[Brief A] In the Princess Changping biography, whom did her father arrange for her to marry?
[Brief B] Decide whether each statement agrees with the Princess Changping biography, and quote the words that settle it: (i) Changping had two sisters. (ii) Her wedding took place before the rebels reached the palace. (iii) She was known for her ingenuity.
[Brief C] Carry the Princess Changping biography forward from its final sentence.

Zhu Meichuo (2 May 1630 – 26 September 1647), known by her title Princess Changping, was a Chinese princess of the Ming dynasty. She was one of the children of the Chongzhen Emperor and Empress Zhou.

Biography
Changping was born to the Chongzhen Emperor and Empress Zhou.  Changping had 2 sisters: Princess Kunyi, Princess Zhaoren and 6 brothers: Prince Daoliang, Zhu Cican, Zhu Cizhao, Zhu Cilang, Zhu Cihuan, Zhu Cijiong.
She was known for her ingenuity.
At the age of 16, her father arranged for her marriage to Zhou Xian (周顯; a.k.a. Zhou Shixian 周世顯), a military officer. However, their wedding was cancelled as Li Zicheng and his rebel army was entering the palace. When the capital eventually fell to the rebels, because the plan of the emperor failed, even though the Chongzhen Emperor loved his family, he had to kill them, because he was afraid that after his death, his children's fate would be the same as happened with the fall of the Song dynasty: the princes were tortured until they died and the princesses were forced to become prostitutes.

[Supplied information]
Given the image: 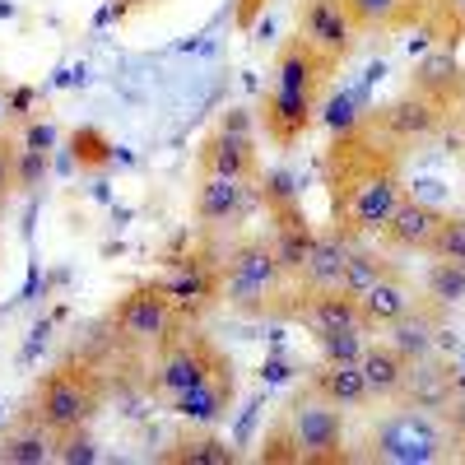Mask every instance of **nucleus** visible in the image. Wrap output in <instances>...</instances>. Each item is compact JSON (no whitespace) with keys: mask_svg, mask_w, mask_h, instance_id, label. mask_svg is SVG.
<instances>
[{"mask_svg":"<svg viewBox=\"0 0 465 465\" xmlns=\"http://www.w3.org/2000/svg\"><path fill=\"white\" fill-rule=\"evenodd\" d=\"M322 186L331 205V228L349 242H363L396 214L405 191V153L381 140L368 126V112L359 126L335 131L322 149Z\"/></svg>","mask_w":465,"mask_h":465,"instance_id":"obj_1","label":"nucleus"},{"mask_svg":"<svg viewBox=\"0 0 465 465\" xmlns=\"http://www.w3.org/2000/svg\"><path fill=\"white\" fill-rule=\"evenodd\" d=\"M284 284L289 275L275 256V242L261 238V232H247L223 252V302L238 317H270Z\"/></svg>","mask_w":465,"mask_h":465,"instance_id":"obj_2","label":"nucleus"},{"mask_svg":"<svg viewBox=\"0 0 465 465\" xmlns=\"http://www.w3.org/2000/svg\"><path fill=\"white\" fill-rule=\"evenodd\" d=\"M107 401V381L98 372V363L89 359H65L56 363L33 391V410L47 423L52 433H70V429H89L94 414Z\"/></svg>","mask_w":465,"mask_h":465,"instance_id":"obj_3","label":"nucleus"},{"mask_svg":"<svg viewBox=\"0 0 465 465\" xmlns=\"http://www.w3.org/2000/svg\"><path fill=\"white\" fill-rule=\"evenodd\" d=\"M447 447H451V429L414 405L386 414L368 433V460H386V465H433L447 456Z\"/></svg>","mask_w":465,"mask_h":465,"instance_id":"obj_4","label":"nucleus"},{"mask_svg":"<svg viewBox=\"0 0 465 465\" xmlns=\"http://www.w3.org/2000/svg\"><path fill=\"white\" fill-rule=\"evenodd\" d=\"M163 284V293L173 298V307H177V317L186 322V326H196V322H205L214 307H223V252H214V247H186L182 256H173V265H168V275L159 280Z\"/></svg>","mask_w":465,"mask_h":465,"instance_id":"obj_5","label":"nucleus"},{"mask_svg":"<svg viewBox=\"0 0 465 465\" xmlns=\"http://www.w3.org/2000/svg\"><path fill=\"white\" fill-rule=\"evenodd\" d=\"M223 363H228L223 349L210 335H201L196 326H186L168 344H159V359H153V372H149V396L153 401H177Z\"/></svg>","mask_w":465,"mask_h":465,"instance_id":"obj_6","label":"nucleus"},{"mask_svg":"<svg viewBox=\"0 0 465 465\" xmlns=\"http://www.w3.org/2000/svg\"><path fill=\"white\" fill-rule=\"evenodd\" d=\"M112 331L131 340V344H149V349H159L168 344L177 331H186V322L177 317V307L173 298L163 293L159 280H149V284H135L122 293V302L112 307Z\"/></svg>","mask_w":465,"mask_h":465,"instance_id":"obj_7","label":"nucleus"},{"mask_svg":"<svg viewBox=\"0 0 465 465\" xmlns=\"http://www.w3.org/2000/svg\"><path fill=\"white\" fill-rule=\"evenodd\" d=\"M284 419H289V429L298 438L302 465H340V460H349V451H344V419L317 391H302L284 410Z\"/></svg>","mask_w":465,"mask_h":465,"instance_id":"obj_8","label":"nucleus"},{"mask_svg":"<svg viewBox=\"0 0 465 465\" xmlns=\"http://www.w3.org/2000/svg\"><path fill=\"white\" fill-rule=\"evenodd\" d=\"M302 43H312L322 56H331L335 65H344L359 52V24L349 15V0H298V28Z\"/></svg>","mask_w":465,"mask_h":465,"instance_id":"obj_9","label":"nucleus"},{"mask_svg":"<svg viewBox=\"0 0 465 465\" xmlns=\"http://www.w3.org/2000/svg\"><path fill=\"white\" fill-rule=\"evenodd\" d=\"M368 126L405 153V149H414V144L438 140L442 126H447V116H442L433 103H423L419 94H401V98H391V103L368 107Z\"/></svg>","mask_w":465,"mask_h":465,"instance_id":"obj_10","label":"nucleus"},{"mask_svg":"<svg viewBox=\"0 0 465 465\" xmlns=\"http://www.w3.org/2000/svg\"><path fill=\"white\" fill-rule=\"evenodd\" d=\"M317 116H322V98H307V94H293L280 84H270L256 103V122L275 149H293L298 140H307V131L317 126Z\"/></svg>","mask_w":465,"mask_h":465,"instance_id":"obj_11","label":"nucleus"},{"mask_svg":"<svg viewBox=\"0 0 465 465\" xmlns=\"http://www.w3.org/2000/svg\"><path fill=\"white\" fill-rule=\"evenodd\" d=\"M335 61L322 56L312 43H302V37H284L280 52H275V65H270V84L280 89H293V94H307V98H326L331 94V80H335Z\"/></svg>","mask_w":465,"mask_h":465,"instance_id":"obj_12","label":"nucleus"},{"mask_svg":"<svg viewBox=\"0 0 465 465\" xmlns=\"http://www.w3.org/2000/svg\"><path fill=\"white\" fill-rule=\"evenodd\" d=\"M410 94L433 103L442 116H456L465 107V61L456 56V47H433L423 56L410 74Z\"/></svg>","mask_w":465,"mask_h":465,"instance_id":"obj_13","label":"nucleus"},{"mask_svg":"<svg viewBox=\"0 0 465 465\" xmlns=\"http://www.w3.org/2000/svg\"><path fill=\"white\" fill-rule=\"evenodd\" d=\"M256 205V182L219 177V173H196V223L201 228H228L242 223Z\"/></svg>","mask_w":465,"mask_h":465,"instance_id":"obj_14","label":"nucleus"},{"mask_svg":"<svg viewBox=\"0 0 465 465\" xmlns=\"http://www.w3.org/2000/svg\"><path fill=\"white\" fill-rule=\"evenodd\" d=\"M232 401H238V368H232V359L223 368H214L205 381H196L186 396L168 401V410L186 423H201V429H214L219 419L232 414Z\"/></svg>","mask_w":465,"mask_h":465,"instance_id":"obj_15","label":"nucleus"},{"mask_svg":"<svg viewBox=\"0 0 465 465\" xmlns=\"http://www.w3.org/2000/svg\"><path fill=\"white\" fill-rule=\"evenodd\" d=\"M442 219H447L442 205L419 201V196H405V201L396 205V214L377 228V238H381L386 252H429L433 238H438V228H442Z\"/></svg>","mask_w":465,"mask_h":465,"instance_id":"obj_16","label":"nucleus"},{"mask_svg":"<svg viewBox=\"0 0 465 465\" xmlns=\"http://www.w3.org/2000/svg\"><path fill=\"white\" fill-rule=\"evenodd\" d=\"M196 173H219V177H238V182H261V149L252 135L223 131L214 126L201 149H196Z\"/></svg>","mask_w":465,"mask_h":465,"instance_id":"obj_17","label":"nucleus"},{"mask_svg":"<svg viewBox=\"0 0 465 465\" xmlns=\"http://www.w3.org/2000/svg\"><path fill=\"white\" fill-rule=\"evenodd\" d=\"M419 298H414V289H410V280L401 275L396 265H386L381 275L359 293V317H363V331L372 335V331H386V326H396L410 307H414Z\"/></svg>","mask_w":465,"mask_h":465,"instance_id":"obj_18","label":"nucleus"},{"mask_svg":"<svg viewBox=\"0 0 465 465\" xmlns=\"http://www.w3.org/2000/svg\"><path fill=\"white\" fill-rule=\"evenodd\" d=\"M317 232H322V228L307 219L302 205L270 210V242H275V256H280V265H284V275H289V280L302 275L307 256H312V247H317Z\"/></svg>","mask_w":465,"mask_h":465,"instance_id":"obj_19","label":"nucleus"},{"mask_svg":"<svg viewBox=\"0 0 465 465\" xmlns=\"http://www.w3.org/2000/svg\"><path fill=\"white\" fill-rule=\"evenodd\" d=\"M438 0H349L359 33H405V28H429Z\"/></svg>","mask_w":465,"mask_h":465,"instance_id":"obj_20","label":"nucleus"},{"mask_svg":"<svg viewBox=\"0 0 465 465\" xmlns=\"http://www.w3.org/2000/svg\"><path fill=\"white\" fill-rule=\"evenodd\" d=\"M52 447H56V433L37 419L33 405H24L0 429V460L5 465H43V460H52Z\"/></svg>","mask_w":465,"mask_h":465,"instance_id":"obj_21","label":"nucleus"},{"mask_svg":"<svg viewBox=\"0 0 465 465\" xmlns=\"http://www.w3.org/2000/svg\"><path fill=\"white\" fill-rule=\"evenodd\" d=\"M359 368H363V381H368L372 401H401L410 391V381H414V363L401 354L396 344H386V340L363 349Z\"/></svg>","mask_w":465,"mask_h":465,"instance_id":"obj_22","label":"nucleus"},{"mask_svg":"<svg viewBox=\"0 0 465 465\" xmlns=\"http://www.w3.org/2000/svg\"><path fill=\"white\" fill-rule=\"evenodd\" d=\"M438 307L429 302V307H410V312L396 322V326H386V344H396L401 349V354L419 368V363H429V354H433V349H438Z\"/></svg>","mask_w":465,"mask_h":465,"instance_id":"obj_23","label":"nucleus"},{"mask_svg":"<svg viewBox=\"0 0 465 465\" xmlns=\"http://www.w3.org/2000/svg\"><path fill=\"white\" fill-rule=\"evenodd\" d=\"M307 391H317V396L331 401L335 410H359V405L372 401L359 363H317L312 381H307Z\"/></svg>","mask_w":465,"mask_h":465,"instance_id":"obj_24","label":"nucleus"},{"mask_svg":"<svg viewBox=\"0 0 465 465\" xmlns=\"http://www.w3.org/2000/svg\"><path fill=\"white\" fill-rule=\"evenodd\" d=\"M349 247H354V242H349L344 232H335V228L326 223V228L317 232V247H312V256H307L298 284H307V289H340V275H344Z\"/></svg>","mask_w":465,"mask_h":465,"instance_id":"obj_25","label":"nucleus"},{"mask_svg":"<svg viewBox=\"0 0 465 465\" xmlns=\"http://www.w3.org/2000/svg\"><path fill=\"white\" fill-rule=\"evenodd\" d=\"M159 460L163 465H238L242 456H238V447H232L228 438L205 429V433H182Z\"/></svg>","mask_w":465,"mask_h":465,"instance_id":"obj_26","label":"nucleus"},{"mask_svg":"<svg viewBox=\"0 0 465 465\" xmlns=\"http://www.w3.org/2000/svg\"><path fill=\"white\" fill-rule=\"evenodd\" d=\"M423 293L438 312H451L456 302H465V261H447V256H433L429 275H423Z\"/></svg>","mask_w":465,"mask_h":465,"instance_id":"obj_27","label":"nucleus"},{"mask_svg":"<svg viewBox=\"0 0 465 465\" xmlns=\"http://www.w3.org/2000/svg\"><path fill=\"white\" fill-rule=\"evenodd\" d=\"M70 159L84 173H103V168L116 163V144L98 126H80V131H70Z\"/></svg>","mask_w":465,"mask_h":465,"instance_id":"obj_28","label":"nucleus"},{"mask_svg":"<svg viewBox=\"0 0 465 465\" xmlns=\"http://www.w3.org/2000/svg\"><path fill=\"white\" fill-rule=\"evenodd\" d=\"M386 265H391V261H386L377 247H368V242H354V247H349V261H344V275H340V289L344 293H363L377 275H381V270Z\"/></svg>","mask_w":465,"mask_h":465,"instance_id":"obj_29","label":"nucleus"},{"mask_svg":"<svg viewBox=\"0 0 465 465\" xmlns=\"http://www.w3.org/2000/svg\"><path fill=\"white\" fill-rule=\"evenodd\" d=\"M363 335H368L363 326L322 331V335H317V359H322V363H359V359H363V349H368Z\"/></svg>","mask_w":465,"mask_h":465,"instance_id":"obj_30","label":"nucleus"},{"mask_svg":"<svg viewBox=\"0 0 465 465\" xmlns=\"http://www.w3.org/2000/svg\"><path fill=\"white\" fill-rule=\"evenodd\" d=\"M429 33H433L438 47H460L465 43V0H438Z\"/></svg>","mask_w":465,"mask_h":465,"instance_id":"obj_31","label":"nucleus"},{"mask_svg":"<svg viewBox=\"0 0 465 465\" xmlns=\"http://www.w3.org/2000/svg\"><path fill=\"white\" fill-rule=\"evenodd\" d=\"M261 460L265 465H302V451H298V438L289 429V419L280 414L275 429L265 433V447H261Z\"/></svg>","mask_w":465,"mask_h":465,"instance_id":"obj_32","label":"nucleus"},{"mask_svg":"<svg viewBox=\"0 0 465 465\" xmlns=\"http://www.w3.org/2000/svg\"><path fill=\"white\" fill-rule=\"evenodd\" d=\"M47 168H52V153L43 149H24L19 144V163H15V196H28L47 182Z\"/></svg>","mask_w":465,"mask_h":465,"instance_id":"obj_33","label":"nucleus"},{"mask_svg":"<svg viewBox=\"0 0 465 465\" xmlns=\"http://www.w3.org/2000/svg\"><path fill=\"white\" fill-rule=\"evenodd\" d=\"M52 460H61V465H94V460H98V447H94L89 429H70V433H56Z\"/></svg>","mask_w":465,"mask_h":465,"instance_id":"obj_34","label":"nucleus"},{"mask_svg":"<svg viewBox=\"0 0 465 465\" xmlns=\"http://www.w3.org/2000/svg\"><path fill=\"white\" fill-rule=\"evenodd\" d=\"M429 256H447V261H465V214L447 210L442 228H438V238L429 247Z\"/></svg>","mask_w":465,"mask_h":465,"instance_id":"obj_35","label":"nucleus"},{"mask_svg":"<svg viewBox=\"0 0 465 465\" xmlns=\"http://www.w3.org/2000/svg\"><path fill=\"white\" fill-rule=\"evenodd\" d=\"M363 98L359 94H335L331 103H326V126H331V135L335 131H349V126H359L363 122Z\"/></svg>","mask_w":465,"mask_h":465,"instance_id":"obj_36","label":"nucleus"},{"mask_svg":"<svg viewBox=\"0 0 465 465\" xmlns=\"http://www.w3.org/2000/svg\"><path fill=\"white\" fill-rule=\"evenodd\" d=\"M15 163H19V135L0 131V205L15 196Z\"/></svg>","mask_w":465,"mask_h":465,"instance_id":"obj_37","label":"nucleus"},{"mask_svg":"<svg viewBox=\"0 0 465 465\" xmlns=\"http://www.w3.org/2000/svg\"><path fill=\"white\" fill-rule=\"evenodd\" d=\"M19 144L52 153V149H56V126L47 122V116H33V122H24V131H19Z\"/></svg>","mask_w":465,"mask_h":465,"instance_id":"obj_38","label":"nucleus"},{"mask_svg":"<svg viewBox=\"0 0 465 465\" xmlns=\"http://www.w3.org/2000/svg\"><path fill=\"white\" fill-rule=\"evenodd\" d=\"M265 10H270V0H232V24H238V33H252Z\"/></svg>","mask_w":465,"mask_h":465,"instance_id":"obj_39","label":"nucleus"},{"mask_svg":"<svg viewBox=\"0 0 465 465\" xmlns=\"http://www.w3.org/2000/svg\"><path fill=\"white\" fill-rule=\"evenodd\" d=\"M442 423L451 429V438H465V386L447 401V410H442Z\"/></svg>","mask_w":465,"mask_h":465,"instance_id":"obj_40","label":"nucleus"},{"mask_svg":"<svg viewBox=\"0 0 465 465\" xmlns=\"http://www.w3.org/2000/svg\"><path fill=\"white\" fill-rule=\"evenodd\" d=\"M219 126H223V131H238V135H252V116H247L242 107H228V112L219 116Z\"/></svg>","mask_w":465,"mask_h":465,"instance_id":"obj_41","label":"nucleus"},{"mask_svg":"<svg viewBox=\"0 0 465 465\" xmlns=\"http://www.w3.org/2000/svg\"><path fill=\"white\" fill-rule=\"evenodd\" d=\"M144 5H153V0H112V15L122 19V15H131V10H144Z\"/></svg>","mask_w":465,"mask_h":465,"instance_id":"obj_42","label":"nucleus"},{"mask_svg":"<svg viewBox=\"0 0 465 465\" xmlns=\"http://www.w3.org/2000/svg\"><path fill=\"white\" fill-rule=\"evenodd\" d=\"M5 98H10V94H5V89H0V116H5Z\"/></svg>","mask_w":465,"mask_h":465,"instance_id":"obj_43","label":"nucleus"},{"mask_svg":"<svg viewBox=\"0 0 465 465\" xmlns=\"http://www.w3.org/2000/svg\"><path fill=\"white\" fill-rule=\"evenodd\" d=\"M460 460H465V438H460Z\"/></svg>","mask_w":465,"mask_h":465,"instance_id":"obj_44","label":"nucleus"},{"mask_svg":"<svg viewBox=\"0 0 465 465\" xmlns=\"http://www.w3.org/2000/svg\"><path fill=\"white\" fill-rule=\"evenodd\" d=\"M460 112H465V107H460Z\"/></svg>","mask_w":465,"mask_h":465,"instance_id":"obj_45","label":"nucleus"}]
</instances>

[Written reply A] Zhou Xian (also known as Zhou Shixian), a military officer.

[Written reply B]
(i) Yes: "Changping had 2 sisters: Princess Kunyi, Princess Zhaoren"
(ii) No: "their wedding was cancelled as Li Zicheng and his rebel army was entering the palace"
(iii) Yes: "She was known for her ingenuity."

[Written reply C]
At that moment, Changping found her mother's dead body at the temple. Crying and holding her mother's dress, her father came shouting at her "Why must you be born in this family?", and slashed his sword at her, cutting off her left arm. Changping fainted due to blood loss, after that having the luck to be saved by a eunuch. Nobody thought that she would survive, but she regained consciousness five days later, and found out that her father had committed suicide by hanging himself on a tree in front of the Forbidden City.
In 1645, Changping asked the Shunzhi Emperor of the Qing dynasty, which had replaced the Ming dynasty, for permission to become a Buddhist nun. The emperor refused and arranged for her to marry Zhou Xian. Changping got pregnant from this marriage, while 16~17 years old.

Princess Changping died during her pregnancy following an illness.

In popular culture
Changping had a greater impact on folklore and popular culture than history, with various stories revolving around the concept that she survived her early death.
 
A popular Cantonese opera The Flower Princess () has her as a protagonist, and her beloved husband. Based on its first script and other publications, the first adaption debuted in 1957 at the Lee Theatre.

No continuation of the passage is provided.